You are the remote access administrator for your company. You have telecommuters who access the network in three contiguous shifts of eight hours per day. Each computer used by the telecommuter group has a folder named Tele at the root of the hard drive. All telecommuters use local users and groups only. You have the following objectives:

1. You want to enable the telecommuters' computers to keep each user's information separate from the others.

2. You want to configure local accounts for each telecommuter.

3. You want to make certain that each user can read files in a folder called C:\TELE.

4. You want to be able to copy a file into the TELE folder whenever you have notices to send to telecommuters.

Which of the following do you perform? (Choose all that apply.)

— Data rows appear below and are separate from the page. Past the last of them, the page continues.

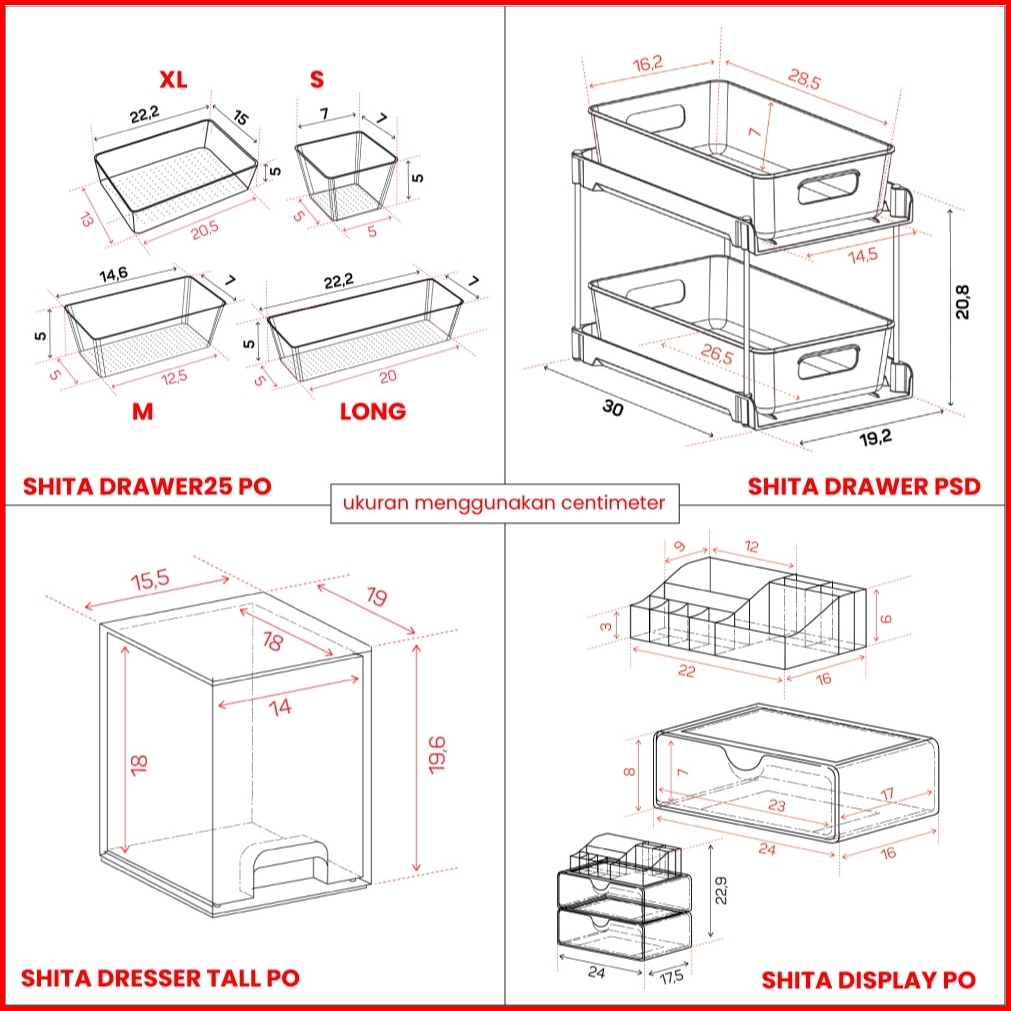 XL

22,2

15

5

13

20,5

S

7

7

5

5

5

14,6

7

5

5

12,5

M

22,2

7

5

5

20

LONG

SHITA DRAWER25 PO

16,2

28,5

7

14,5

20,8

26,5

30

19,2

SHITA DRAWER PSD

ukuran menggunakan centimeter

15,5

19

18

14

18

19,6

SHITA DRESSER TALL PO

9

12

3

6

22

16

8

7

17

23

24

16

22,9

24

17,5

SHITA DISPLAY PO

You are the network administrator for ChicChicks, a poultry farm organization. Because the group consists of multiple participants, your network includes workstations that run Windows NT 4.0, Windows 2000 Professional, and Windows XP Professional. The ChicChicks company has hired a public relations firm and they have installed their own computers and hooked them up to your network, which consists of a single Active Directory domain. Sandra, a PR rep, calls you to report that she is not able to log on remotely to a Windows XP computer that shares folders and printers on the network, and she receives consistent Access Denied errors. No other users report this problem. Sandra tells you that when she installed her Windows XP computer, she selected all the default permissions. What do you need to do to correct the error? (Choose two.)